Mambo Italiano

Simplistic stereotypes of Italians run rampant through movies. So do simplistic stereotypes of gays and lesbians. For anybody under a rock who is not familiar with them, Mambo Italiano is a good primer in them. It actually takes both sets of stereotypes and combines them into one big fairly unpalatable film. Well, film is probably too complimentary a word. Mambo Italiano plays like a mediocre television sitcom, and considering that most sitcoms aren't that good to begin with, it's not a good thing. The characters are loud, obnoxious, and stupid. What makes things worse is that they are so flat and uninteresting. Lots of screaming and gesticulating with heavy Italian accents is not funny. At least they didn't try to incorporate cooking into the film.

The joke is that the Italian community is insular and conservative. This is not a great thing for Angelo (Luke Kirby, Lost and Delirious, Halloween: Resurrection), who is gay. He already made the big decision to move out of his house, which is scandalous enough. He is living with Nino (Peter Miller), a childhood friend he recently caught up with. Everybody believes the two are just friends. Angelo decides to come out of the closet, which results in lots of annoying histrionics. Angelo's parents Gino (Paul Sorvino, See Spot Run, Hey Arnold!) and Maria (Ginette Reno, It's Your Turn, Laura) to go off the deep edge. Worse, they tell Nino's mother Lina (Mary Walsh, Violet, The Divine Ryans), which causes even more controversy. Meanwhile, Angelo's sister Anna (Claudia Ferri, Stardom, Soother) copes by popping valium and hopping from shrink to shrink.

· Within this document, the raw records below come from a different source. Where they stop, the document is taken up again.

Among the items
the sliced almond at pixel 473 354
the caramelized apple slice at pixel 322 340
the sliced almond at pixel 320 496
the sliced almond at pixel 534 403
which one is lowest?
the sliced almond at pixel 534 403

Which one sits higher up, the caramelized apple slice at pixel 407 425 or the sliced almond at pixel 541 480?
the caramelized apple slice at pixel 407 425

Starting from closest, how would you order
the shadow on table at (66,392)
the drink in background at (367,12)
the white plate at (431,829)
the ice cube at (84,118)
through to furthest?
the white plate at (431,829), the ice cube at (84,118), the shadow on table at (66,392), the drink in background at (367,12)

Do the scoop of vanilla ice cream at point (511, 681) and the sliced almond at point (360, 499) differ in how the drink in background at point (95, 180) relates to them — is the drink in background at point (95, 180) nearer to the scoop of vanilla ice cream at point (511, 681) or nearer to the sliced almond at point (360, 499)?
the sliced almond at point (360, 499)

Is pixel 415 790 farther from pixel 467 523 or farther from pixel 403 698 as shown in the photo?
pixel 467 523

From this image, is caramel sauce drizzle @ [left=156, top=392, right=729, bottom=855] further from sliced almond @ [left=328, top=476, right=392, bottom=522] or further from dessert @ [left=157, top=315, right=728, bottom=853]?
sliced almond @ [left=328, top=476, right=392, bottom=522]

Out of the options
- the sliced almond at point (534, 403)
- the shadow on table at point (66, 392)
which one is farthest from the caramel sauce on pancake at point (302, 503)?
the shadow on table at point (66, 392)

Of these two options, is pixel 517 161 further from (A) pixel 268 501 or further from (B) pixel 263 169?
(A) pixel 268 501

Nino doesn't like how Angelo made everything public. He preferred staying in the closet, and now that everybody knows, he is having second thoughts. So when high school acquaintance Pina (Sophie Lorain, Stardom, Alice's Odyssey) begins making moves towards him, he needs to think twice before giving an answer. All the while, watching Sorvino and Reno go through no-stop histrionics gets tiresome quickly. By the time Mambo Italiano gets ready to wrap up, no one care anymore what happens to Angelo. He is going through things that only people in movies and television go through. This has little bearing on real life, and the comedy does not make up for the artificiality.

Kirby is a genial enough actor, and it is nice seeing some unfamiliar faces (most of the actors have a decent amount of experience in Canada, eh). Mambo Italiano was directed and adapted by Emile Gaudreault (Wedding Night) from Steve Galluccio's play. The only thing missing is an annoying laugh track. Everybody is running around, overacting and generally being very ignorant. All of it is played for laughs, and to Gaudreault's credit, there is some heart in the film. Given that so many people seem to enjoy simplistic comedy like what is presented here, Mambo Italiano may have a bright future after all.

Mongoose Rates It: Not That Good.
1 hour, 39 minutes, Rated R for language and sexual situations.